Download or read book On Media Memory written by M. Neiger and published by Springer. This book was released on 2011-04-27 with total page 309 pages. Available in PDF, EPUB and Kindle. Book excerpt: This volume offers a comprehensive discussion of Media Memory and brings Media and Mediation to the forefront of Collective Memory research. The essays explore a diversity of media technologies (television, radio, film and new media), genres (news, fiction, documentaries) and contexts (US, UK, Spain, Nigeria, Germany and the Middle East).

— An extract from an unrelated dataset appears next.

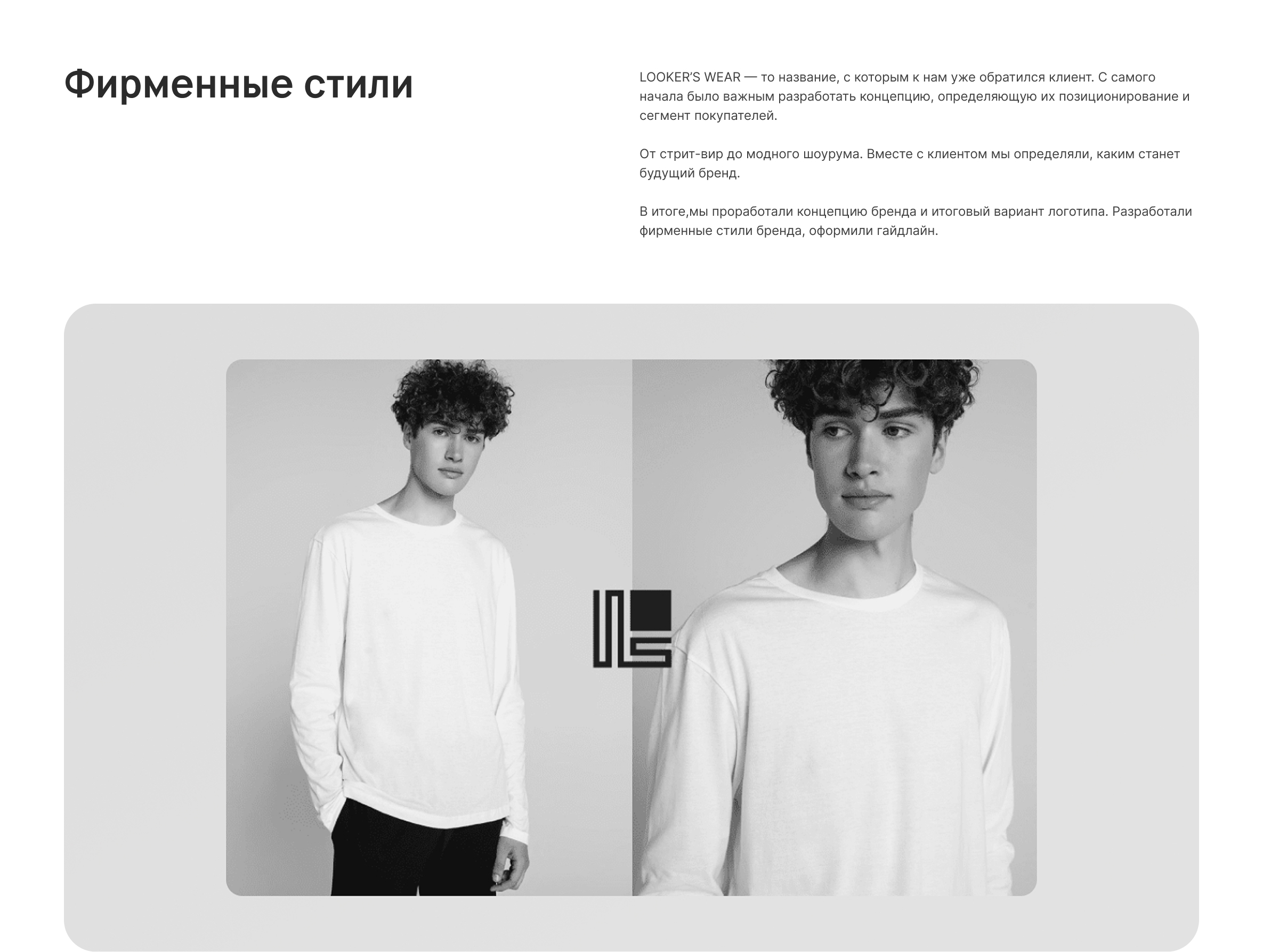 Логотип и разработка сайта «Looker’s Wear» — Изображение №2 — Интерфейсы, Брендинг на Dprofile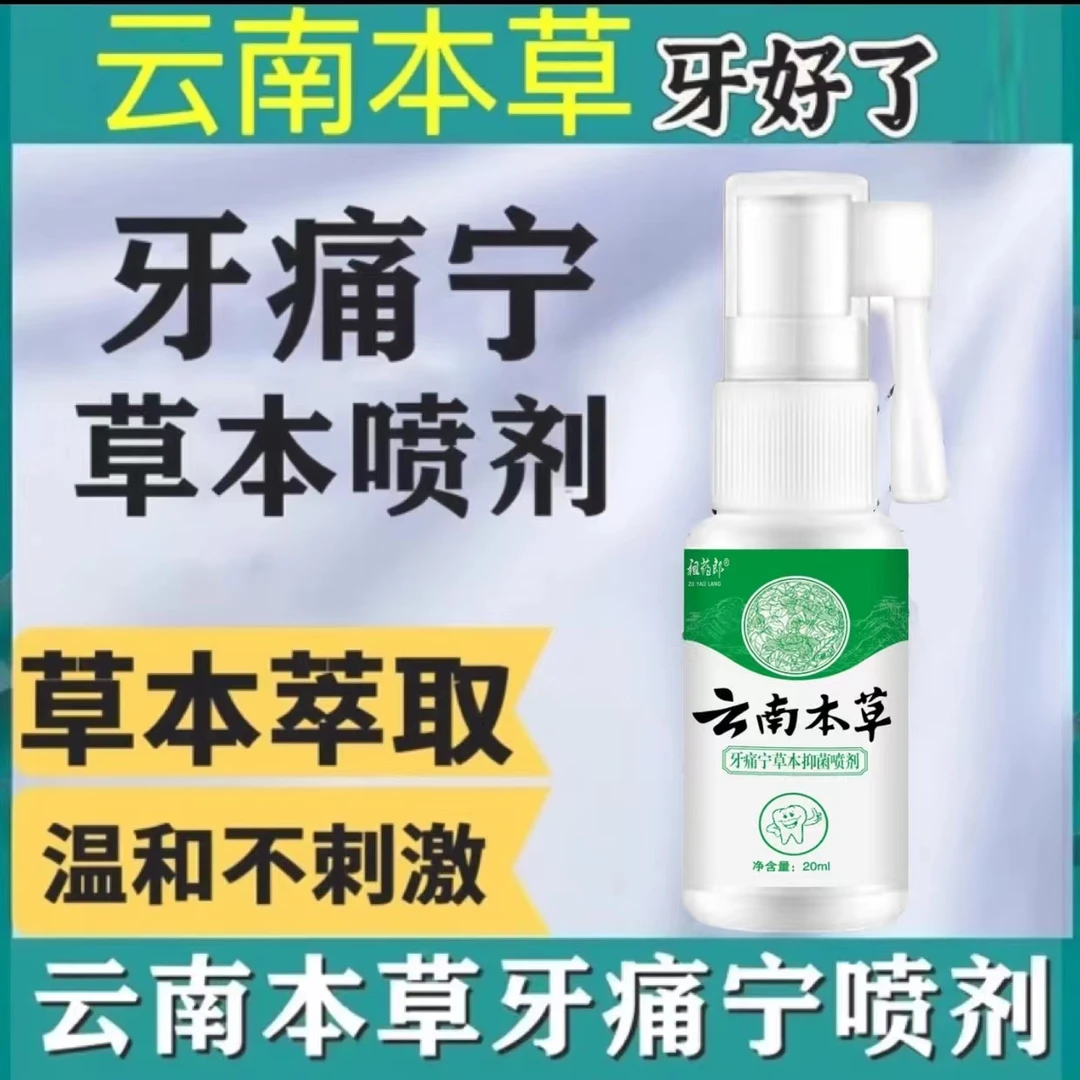 牙痛宁喷剂萃取草本成分抑菌清新缓解牙齿口腔护理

Book Synopsis A Political Companion to Herman Melville by : Jason Frank
Download or read book A Political Companion to Herman Melville written by Jason Frank and published by University Press of Kentucky. This book was released on 2014-01-07 with total page 456 pages. Available in PDF, EPUB and Kindle. Book excerpt: Herman Melville is widely considered to be one of America's greatest authors, and countless literary theorists and critics have studied his life and work. However, political theorists have tended to avoid Melville, turning rather to such contemporaries as Ralph Waldo Emerson and Henry David Thoreau to understand the political thought of the American Renaissance. While Melville was not an activist in the traditional sense and his philosophy is notoriously difficult to categorize, his work is nevertheless deeply political in its own right. As editor Jason Frank notes in his introduction to A Political Companion to Herman Melville, Melville's writing "strikes a note of dissonance in the pre-established harmonies of the American political tradition." This unique volume explores Melville's politics by surveying the full range of his work -- from Typee (1846) to the posthumously published Billy Budd (1924). The contributors give historical context to Melville's writings and place him in conversation with political and theoretical debates, examining his relationship to transcendentalism and contemporary continental philosophy and addressing his work's relevance to topics such as nineteenth-century imperialism, twentieth-century legal theory, the anti-rent wars of the 1840s, and the civil rights movement. From these analyses emerges a new and challenging portrait of Melville as a political thinker of the first order, one that will establish his importance not only for nineteenth-century American political thought but also for political theory more broadly.
Download or read book Quiet Testimony written by Shari Goldberg and published by Fordham Univ Press. This book was released on 2013-09 with total page 209 pages. Available in PDF, EPUB and Kindle. Book excerpt: Develops an account of testimony and the ethics of witnessing through readings of nineteenth-century American literary texts, including those of Ralph Waldo Emerson, Frederick Douglass, Herman Melville, and Henry James.